The Lost City: Homage to Aleppo
From ‘After Aleppo,’ Jehan Bseiso, 14.1.15
There is no greater nor more harrowing drama on our watch, than the slow death of the great city of Aleppo.
Jan Egeland, Norwegian Refugee Council, 2015
In the hills around Aleppo the wild grasses that homo sapiens first cultivated twelve millennia ago still bear seed; except now they’re springing up amongst the rubble of a fallen city. According to Francesca Borri, a journalist who lived through two years of relentless bombardment: ‘Aleppo is nothing but rubble.’
One of the earliest of human settlements on the River Queiq, the city we know as Aleppo expanded into a major trading centre thanks to its commanding position on the old Silk Road. In Arabic, its name is Halab, meaning ‘milk’ – here, so legend goes, the patriarch Abraham gave milk from his cow to needy locals. Remains of a structure dating back to 3000 BCE, possibly a temple for the storm god Hadad, have been unearthed on Aleppo’s Citadel Hill, older than other ruins dating back to the era of Greek occupation, following Alexander’s conquest in 333 BCE.
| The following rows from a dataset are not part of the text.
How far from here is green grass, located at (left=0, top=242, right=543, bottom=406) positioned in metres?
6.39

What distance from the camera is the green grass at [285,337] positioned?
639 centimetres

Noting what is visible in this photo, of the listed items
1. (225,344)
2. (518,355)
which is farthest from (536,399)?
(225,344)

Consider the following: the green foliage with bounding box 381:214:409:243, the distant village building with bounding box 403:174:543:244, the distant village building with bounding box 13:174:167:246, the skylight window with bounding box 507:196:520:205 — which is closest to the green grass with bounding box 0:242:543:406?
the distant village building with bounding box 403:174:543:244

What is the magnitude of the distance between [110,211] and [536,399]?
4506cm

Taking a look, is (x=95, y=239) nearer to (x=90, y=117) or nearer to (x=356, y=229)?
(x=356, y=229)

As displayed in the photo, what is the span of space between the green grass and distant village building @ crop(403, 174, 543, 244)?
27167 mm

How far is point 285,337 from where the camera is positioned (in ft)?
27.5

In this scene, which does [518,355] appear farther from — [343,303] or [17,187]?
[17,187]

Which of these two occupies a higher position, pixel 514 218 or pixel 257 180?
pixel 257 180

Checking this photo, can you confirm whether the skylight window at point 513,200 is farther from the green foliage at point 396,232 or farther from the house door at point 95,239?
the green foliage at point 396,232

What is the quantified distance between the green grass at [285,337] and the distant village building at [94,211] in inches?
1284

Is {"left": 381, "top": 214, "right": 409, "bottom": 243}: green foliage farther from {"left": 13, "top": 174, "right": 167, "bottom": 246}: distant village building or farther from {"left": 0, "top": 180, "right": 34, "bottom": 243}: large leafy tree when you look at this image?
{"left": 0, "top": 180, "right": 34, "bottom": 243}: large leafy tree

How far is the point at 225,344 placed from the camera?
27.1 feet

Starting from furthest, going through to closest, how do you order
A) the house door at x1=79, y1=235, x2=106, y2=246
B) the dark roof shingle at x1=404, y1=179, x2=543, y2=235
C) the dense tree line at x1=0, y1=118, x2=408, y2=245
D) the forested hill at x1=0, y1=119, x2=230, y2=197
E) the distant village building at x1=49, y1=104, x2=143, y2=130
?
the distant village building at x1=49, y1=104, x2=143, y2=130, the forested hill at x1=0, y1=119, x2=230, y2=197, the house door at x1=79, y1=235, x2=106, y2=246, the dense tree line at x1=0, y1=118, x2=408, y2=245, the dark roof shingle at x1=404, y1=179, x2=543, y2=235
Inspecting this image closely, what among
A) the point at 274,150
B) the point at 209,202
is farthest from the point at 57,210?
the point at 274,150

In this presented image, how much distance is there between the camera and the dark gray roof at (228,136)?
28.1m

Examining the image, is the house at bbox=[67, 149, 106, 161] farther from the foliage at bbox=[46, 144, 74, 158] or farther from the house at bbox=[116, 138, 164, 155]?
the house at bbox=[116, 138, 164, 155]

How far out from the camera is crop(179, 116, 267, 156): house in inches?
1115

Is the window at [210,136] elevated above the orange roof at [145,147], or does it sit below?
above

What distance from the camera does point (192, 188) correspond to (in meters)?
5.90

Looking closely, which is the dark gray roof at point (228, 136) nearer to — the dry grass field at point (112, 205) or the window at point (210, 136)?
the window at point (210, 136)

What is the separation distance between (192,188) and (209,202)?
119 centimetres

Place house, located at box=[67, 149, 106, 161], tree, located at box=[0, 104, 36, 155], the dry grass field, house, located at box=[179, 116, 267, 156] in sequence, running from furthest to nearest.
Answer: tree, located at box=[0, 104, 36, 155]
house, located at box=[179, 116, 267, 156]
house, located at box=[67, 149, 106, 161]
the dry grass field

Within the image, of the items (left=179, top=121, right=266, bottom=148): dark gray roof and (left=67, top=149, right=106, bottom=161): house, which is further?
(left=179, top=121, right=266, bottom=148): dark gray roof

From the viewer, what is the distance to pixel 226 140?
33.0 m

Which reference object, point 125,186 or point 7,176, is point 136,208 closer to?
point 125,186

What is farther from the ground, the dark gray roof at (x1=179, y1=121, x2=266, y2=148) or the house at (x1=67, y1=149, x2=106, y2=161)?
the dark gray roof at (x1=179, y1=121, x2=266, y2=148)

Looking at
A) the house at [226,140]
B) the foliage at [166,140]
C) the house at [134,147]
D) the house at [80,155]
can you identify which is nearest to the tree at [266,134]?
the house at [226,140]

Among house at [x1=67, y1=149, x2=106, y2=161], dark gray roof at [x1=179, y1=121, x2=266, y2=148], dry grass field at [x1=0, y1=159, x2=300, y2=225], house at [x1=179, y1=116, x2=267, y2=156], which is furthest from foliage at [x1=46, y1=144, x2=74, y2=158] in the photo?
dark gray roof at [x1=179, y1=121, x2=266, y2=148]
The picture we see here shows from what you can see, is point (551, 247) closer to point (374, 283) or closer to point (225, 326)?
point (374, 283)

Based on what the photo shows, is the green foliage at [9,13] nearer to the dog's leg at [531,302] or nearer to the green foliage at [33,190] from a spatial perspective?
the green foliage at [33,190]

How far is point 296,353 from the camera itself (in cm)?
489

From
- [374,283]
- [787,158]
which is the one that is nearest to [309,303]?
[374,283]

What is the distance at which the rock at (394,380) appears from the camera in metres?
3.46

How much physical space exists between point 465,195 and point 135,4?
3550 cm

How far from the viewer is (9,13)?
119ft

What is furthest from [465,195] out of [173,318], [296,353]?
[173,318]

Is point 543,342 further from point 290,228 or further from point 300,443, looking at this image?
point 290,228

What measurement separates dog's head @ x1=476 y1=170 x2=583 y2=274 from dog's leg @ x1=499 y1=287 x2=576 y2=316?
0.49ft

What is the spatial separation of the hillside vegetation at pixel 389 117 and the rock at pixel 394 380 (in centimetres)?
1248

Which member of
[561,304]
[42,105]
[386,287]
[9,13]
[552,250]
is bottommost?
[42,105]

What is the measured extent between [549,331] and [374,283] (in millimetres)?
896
Aleppo’s ancient monuments have been heritage listed: the old city became a UNESCO World Heritage Site in 1986. But now, after the years of war and aerial bombing, with no heed taken of UNESCO’s warnings, most have been destroyed.
Thousands of ordinary homes are also lost: unit blocks, hostels and boarding houses, and traditional dwellings which typified the ‘elegance of a Syrian home, the carpets, the rose-filled courtyards and pastel painted tiles, the wrought iron lamps – you have to have seen all that, of which nothing remains but photographs on cell phones …to understand the hopelessness of this regression to the Stone Age.’
No words of sympathy can be adequate; there is no earthly way to console those who mourn Aleppo and its people.